As I've began to venture into the Sierra Ancha Wilderness, I can't help but wonder if it'd be a suitable destination for my kids. Compared to the Superstition and Mazatzal Wilderness it is rather small (a mere 20,000 acres), which is reflected by the shorter trails and easier access, yet it is much more rugged and overgrown, thanks to a few wildfires that decimated the area over the last two decades. It's hard to think of any trip out there that wouldn't involve miles of thorny bushwhacking. Eventually I picked a new destination, near the wilderness boundaries, that should be easy enough for them and offered enough variety to keep us all occupied.
We started with an 'easy' car camp along NF-489 on a Friday night. It was close to sunset by the time we pulled off of AZ-288 and most of the campsites along the road were already occupied. I crept the Jeep along the rough track, inching over the jagged rocks and around sharp turns, hoping to find some place to spend the night before things got too bad. Luckily there was an open clearing large enough to park a vehicle and setup a tent near Pocket Spring, complete with a large waterfall, and we made quick work during the waning light, getting everything set up in time for a late-night dinner of hot dogs and chips.
The morning was a chill affair. I didn't sleep well in my hammock, interrupted once by a late arrival to another campsite and once by a herd of elk traveling past us, and so I immediately heated up some coffee and let the kids wake up and play on their own accord. Every once in a while I tossed some donuts at them while I tore down camp. It was after eight by the time we were finally ready to get moving, and even then we dallied, checking out an old gauge shack by our camp and an even older wreck in Pocket Creek, possible relics of this area's mining history.
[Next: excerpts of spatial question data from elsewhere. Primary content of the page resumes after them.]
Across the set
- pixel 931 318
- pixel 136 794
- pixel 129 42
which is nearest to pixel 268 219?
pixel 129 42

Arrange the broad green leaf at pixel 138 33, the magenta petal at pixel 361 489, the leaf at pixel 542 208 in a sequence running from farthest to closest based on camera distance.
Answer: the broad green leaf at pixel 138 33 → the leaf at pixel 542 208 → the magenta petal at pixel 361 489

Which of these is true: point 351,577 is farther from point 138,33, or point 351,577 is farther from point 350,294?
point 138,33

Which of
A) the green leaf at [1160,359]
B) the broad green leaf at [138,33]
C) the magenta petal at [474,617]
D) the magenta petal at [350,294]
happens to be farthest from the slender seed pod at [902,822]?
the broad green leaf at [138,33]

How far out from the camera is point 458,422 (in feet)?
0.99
Once we made our way to the old road I began to realize my assumptions about this hike may have been incorrect. Yes, the route was clear, and there was no brush to push through. And yes, it was a relatively short hike up to the top. However, it was still a steep and difficult walk. The rocks underfoot were loose, rivulets of water caused frequent distractions and obstacles, and dozens upon dozens of deadfall laid across the track, most of which were too difficult for Charlotte to get around by herself. I ended up spending most of the walk holding her hand and scolding the boys for traveling too far ahead. By the time we reached the saddle (well, the first one, anyways), we were all ready for a break.
We stopped briefly at the first saddle, where an old juniper sheltered a large campsite and the trail forked. Then we continued to push up to the south to a second saddle, one closer to the old mines, and that's where we stopped long enough for a snack. For a brief second I thought about taking them up to Zimmerman Point to the north. That destination involves a lot more bushwhacking than I wanted to subject the kids too, though.
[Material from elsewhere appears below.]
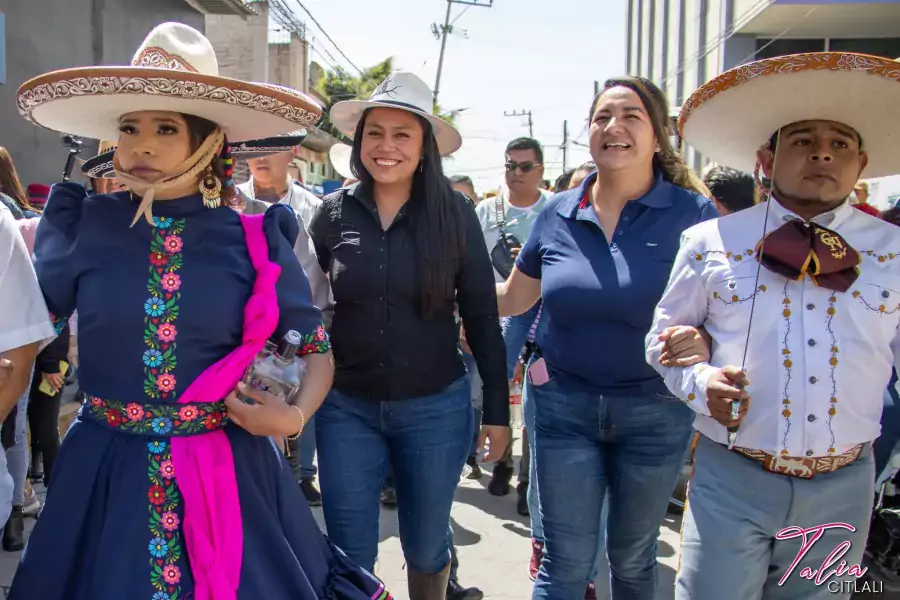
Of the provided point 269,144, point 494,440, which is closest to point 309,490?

There were two destinations beyond the saddle that I wanted to get to. The first was Asbestos Point, a small spur that peaks at 6652', that offers commanding view of Tonto Basin and Roosevelt Lake. Most of the walk to the point is on an old two-track, with the the last few hundred yards being a steep, overgrown hack through manzanita. All four of us crawled up the slope, pulling up a few feet at a time and sliding back down, fighting against gravity and nature to reach the sorry, rocky point.
We spent little time on the peak, quickly driven away by cold wind and exposure. The descent was tough and I was very thankful once we returned to the old track. Now it was time for our second destination - the old asbestos mines.
I debated quite a bit about the letting the kids know about the mines, asbestos being bad and all. Ended up deciding to let them go in one of the shafts, one I knew was safe, and that we'd spend only a few minutes in the dark. It took some time to circle all the way back to the saddle, where a side-track led down to the mines, and then even longer to check each shaft along the road, looking for the safe one. I ended up letting them go into a two tunnels in total, one with old beds and doors in it, to show them how the miners lived up here. They enjoyed the little adventure, though they would have been happier if we would have continued deeper into the depths of the mine.
With both the destinations checked off the list we returned to the saddle one last time for second-lunch. There was a nice fire ring set up here, with logs for chairs, and, if you ignored the wind exposure, it made for a pleasant resting spot. I splurged a bit and had sandwiches, juice, and candy for them, special treats for a tough morning adventure. After all, they had climbed over 2000' from our campsite, a sizeable haul for little legs.
I dreaded the walk back down, with the obstacles and rocky road and fire-damaged forest, yet it wasn't too bad. The boys traveled fast and played with the water while Charlotte and I trotted along behind them. Even with the steep descent we made good time, returning to the Jeep around two in the afternoon. That was plenty of time to enjoy a post-hike treat, change into clean clothes, and still return to Gilbert before dinner. All in all, it was a great first introduction to the Sierra Ancha for the kids.